According to Odaily, the UK's Financial Conduct Authority (FCA) has not yet penalized companies for failing to remove illegal cryptocurrency advertisements. Despite the FCA's directive to take down such promotions, half of the banned ads remain online. Data obtained through a freedom of information request reveals that between October 2023 and October 2024, only 54% of the 1,702 alerts issued by the FCA resulted in the removal of illegal crypto ads, apps, or websites. The regulatory body has the authority to fine or pursue criminal charges against groups violating new laws, which mandate that crypto ads must receive approval from the FCA or an FCA-authorized firm before publication, or face "tough" actions promised by the regulator.
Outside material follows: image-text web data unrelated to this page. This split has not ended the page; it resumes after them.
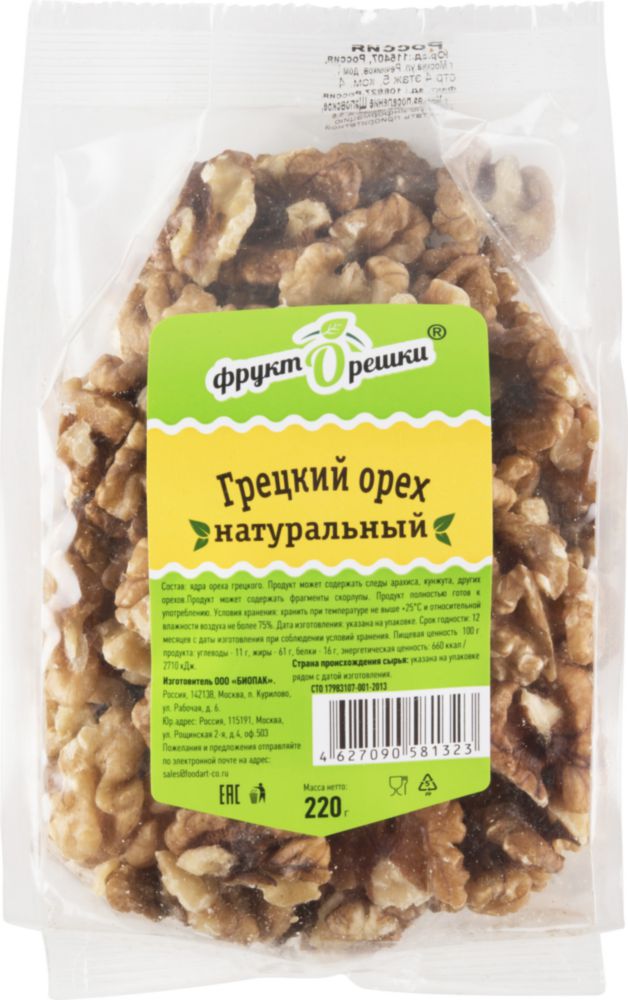 Грецкий орех натуральный Foodart 220 г
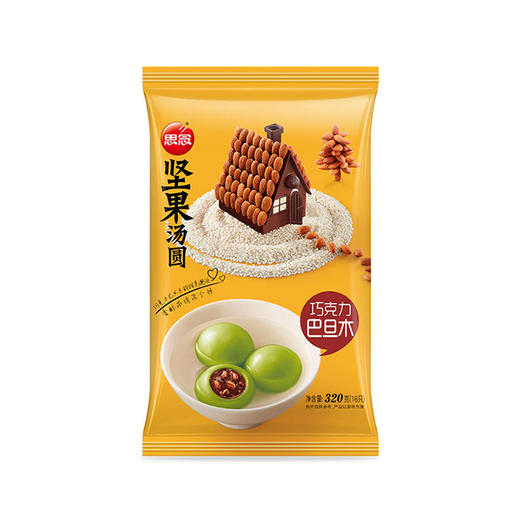 思念坚果汤圆 巧克力巴旦木 320g 商品图0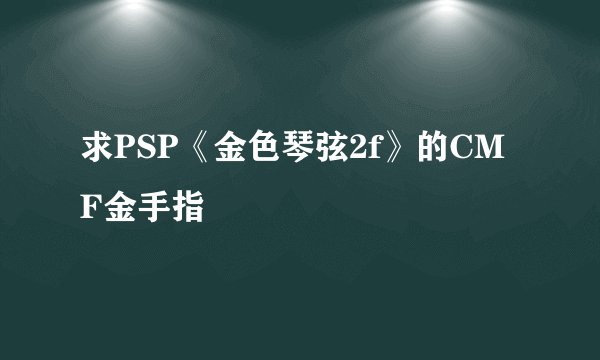 求PSP《金色琴弦2f》的CMF金手指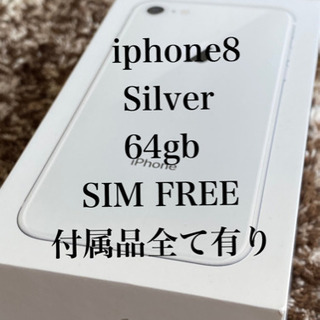 apple iphone8 silver 64GB simフリー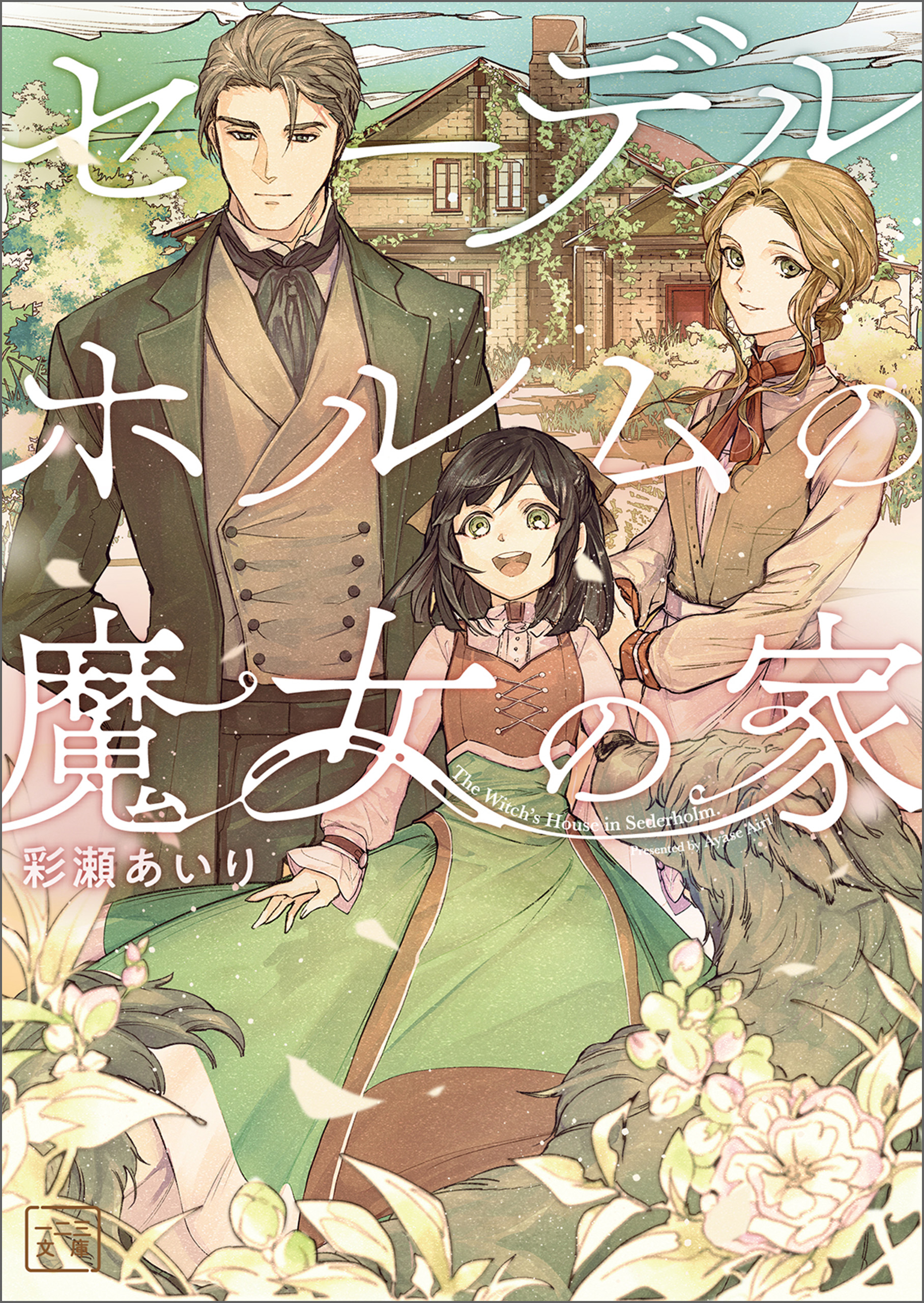 セーデルホルムの魔女の家（一二三文庫）1 - 彩瀬あいり/とき間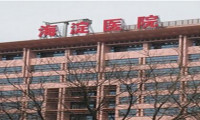 北京市海淀医院体检中心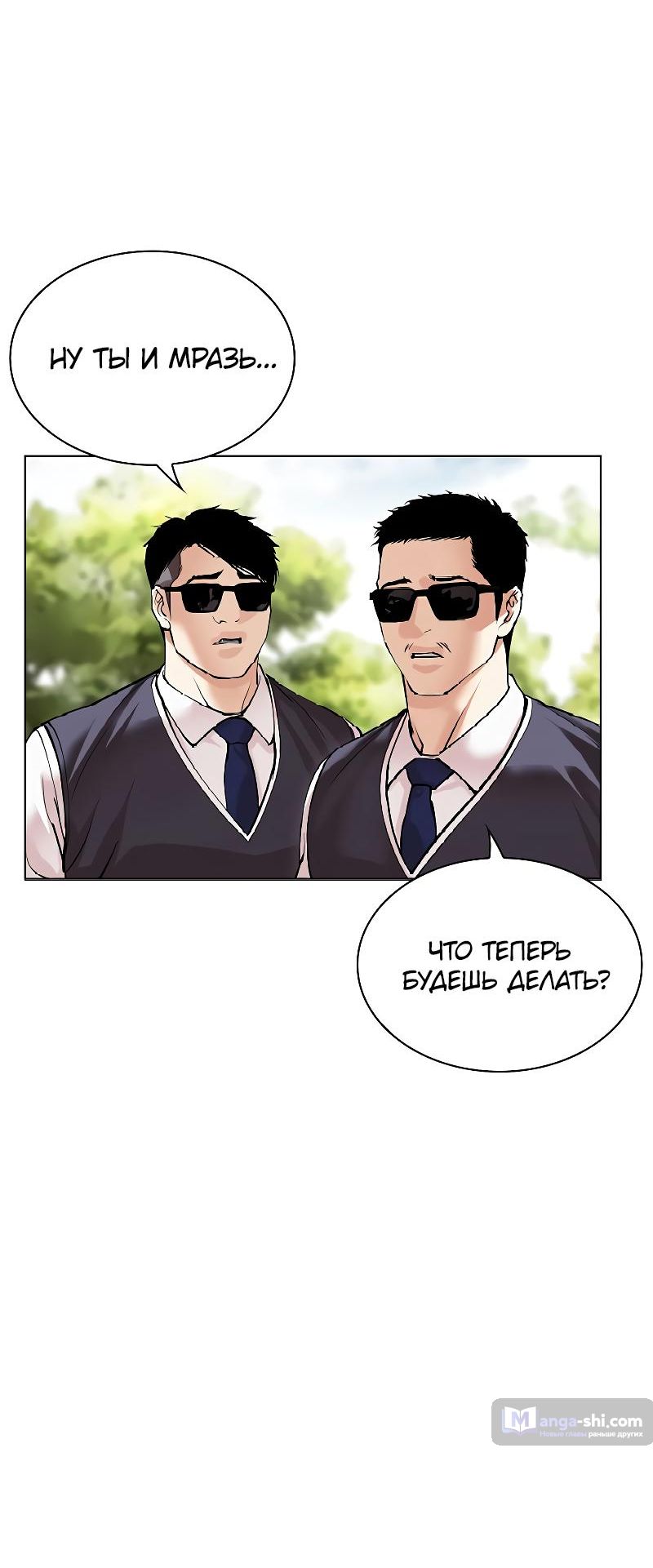 Страница 52 главы 497 манги Лукизм / Lookism
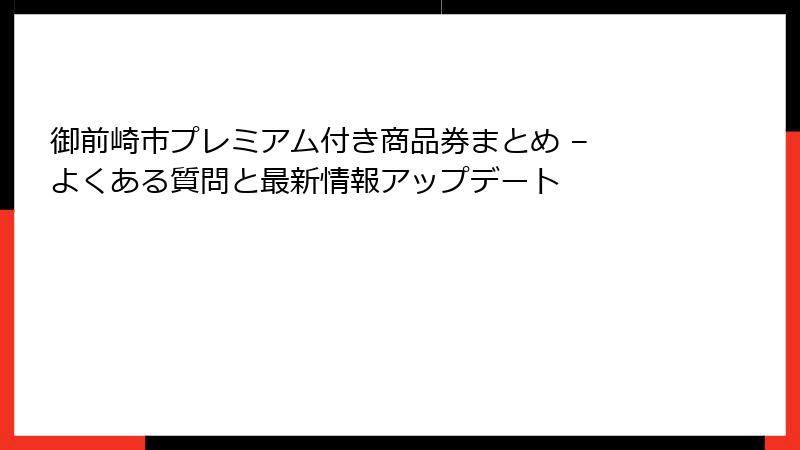 御前崎市プレミアム付き商品券まとめ – よくある質問と最新情報アップデート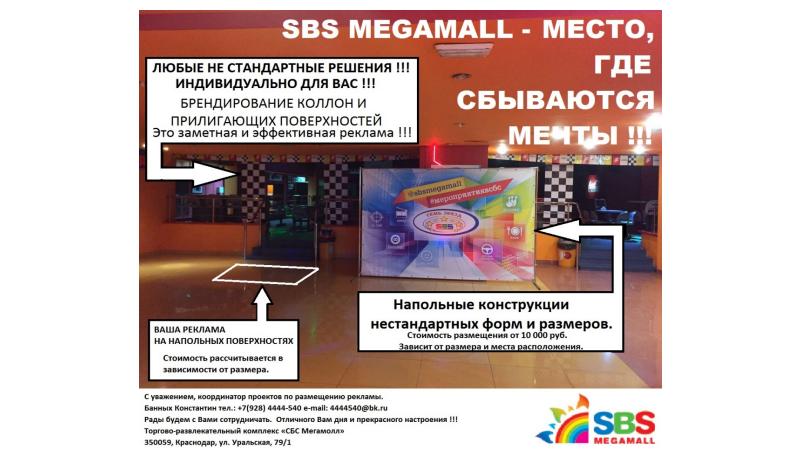 Сбс Список Магазинов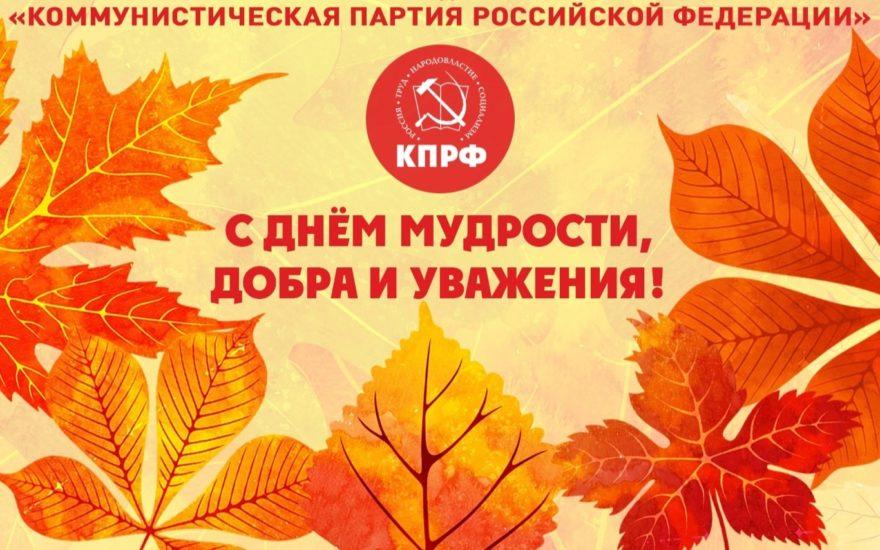 С международным днем пожилого человека!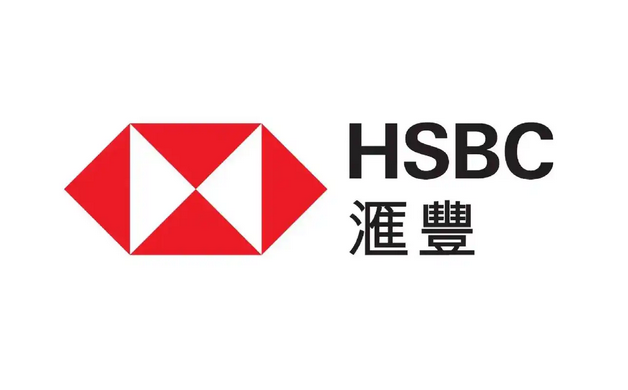 汇丰银行(HSBC)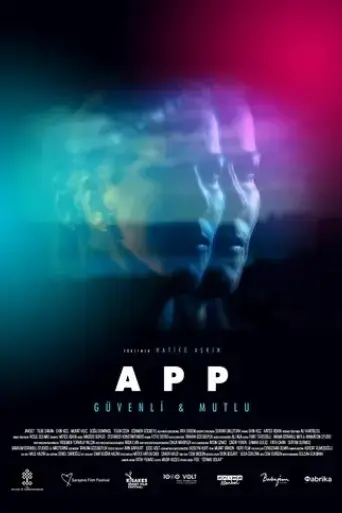 app-2019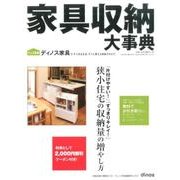 ディノス特別編集号 Vol.52 [単行本]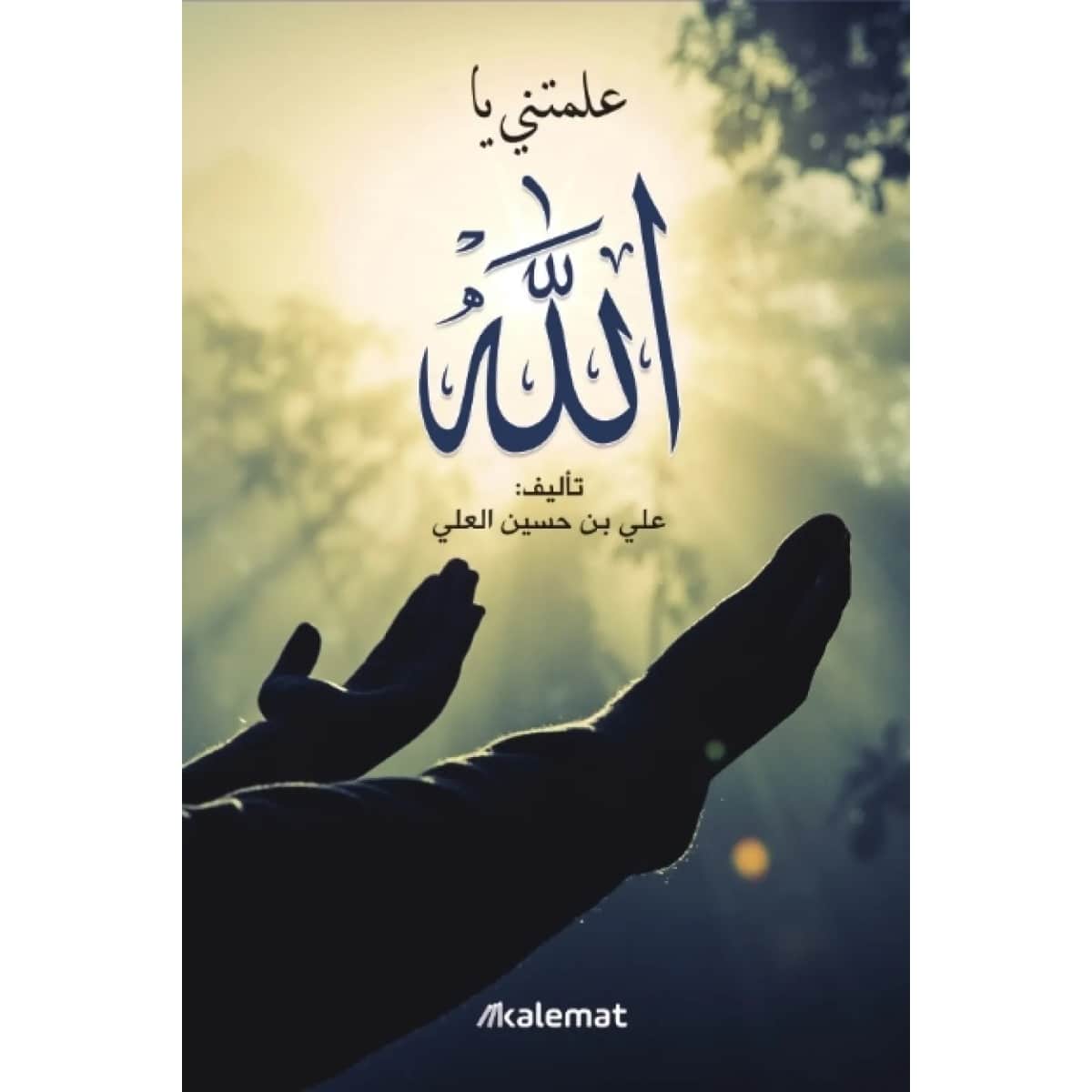 علمتني يا الله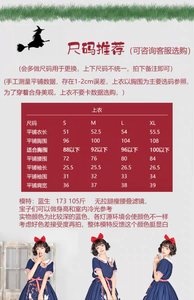 Lo研社 嘎嘎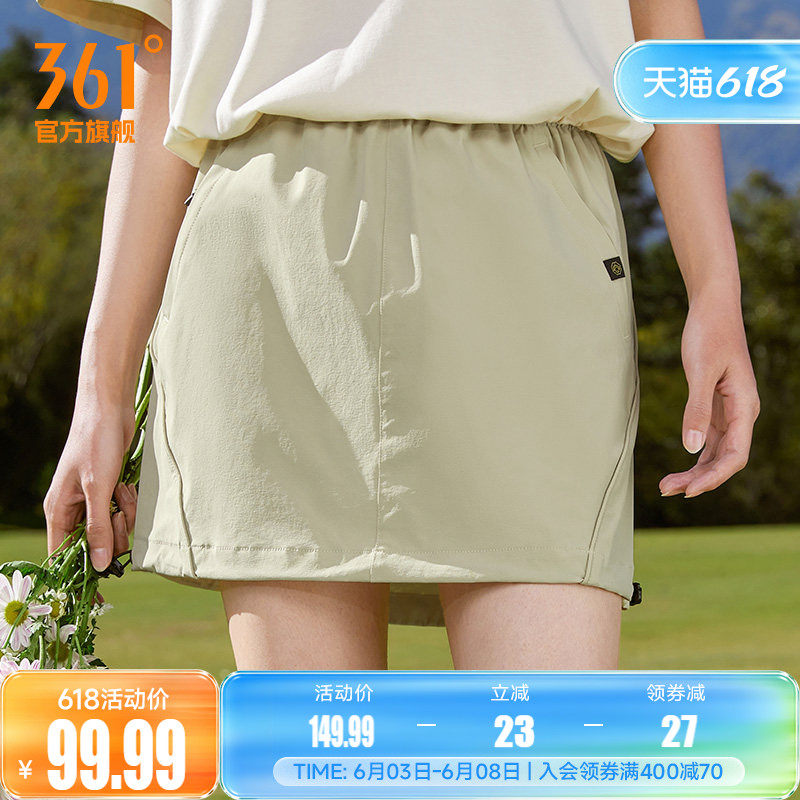 361短裙女2025夏季宽松透气针织半身裙运动冰丝防晒裙休闲裙子女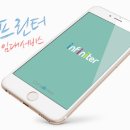 대한프린터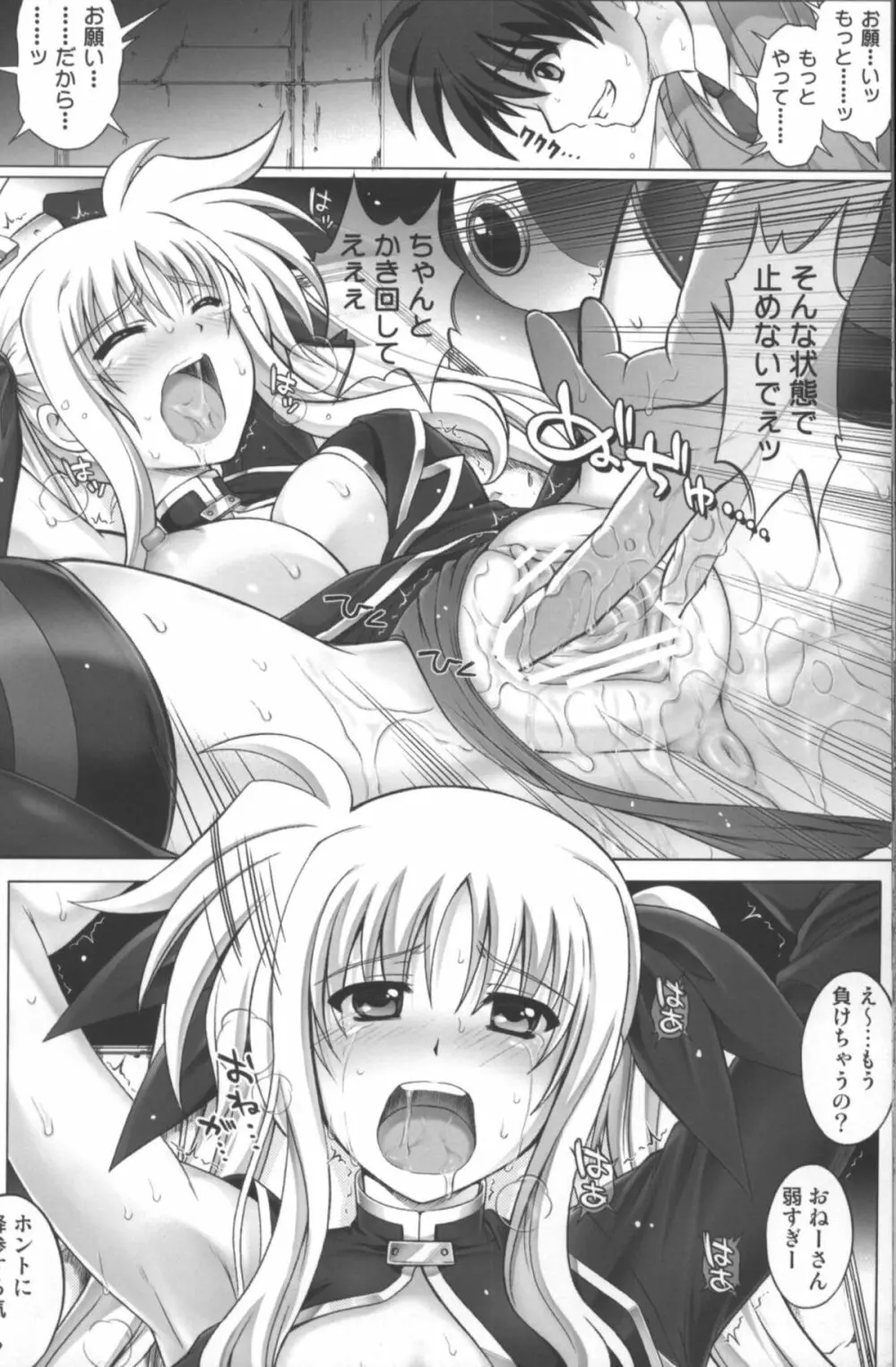 After LM8 - page16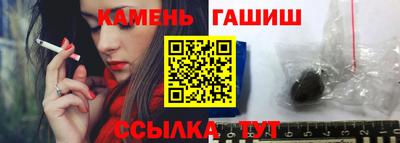 первитин Ипатово
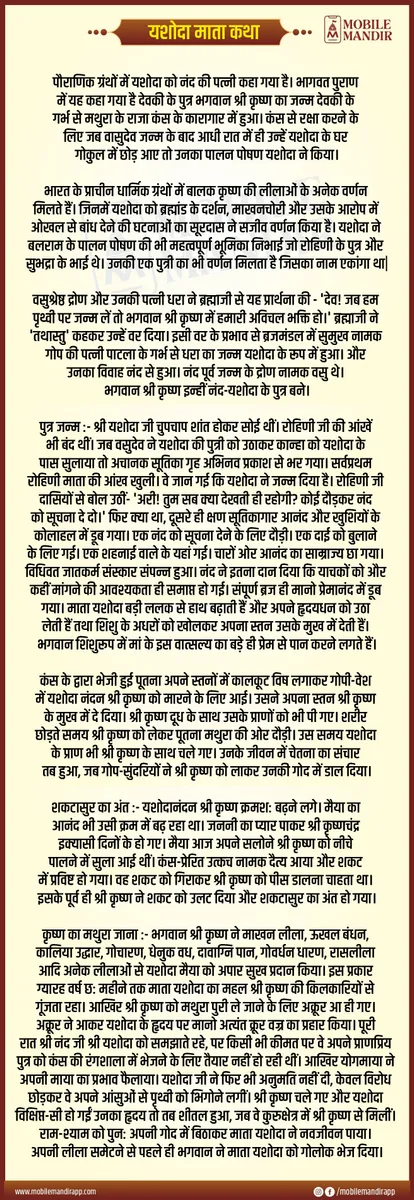 Yashoda Mata Ki Katha lyrics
Insiders familiar with the FCA's procedures indicate that the agency has not yet exercised its new powers, instead focusing on "finfluencers," or financial influencers who promote such schemes online. The FCA has initiated criminal proceedings against nine individuals accused of promoting unauthorized schemes related to high-risk derivatives on Instagram, including TV personalities known from shows like "Love Island" and "The Only Way Is Essex."
In October of the previous year, the FCA announced that it was interviewing an additional 20 financial influencers who had been warned for illegally promoting financial service products. Former FCA chairman Charles Randell emphasized the importance of penalizing companies that refuse to remove non-compliant content, stating that significant legal threats are necessary to drive change among tech platforms and authorized crypto asset exchanges.
It is understood that the FCA lacks the power to mandate the removal of unapproved content from online platforms and instead relies on good-faith negotiations with tech companies. Tom Fosh from the law firm Eversheds Sutherland noted that issuing alerts alone still plays a role in raising consumer awareness about cryptocurrency scams.